*** PROVIDED DATA

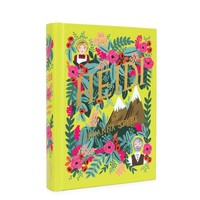 Heidi Hardcover Book by RIFLE PAPER Co. | Imported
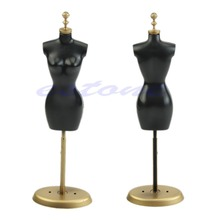 M89CNew 1pc Clothes Gown Display Mannequin Model Stand for Doll Holder Dress Form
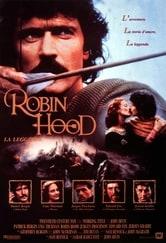 Robin Hood. La leggenda
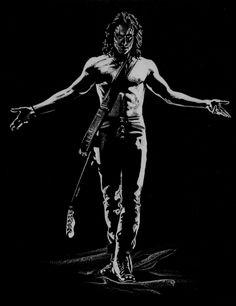 The Crow / Brandon Lee - Art by Steve Oatney Brandon Lee, Bruce Lee, Crow Movie, Epic Movie, Goth Art, Erotic Art, Dark Fantasy, Shades Of Grey, Gorgeous Men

******

*WHAT IS NEEDED*
Starting at the line with "M89CNew 1pc Clothes", output each line through the final one of the listing above, and nothing else. Pictures are to be left out.

*ANSWER TO THIS TASK*
 M89CNew 1pc Clothes Gown Display Mannequin Model Stand for Doll Holder Dress Form
 Robin Hood. La leggenda
 The Crow / Brandon Lee - Art by Steve Oatney Brandon Lee, Bruce Lee, Crow Movie, Epic Movie, Goth Art, Erotic Art, Dark Fantasy, Shades Of Grey, Gorgeous Men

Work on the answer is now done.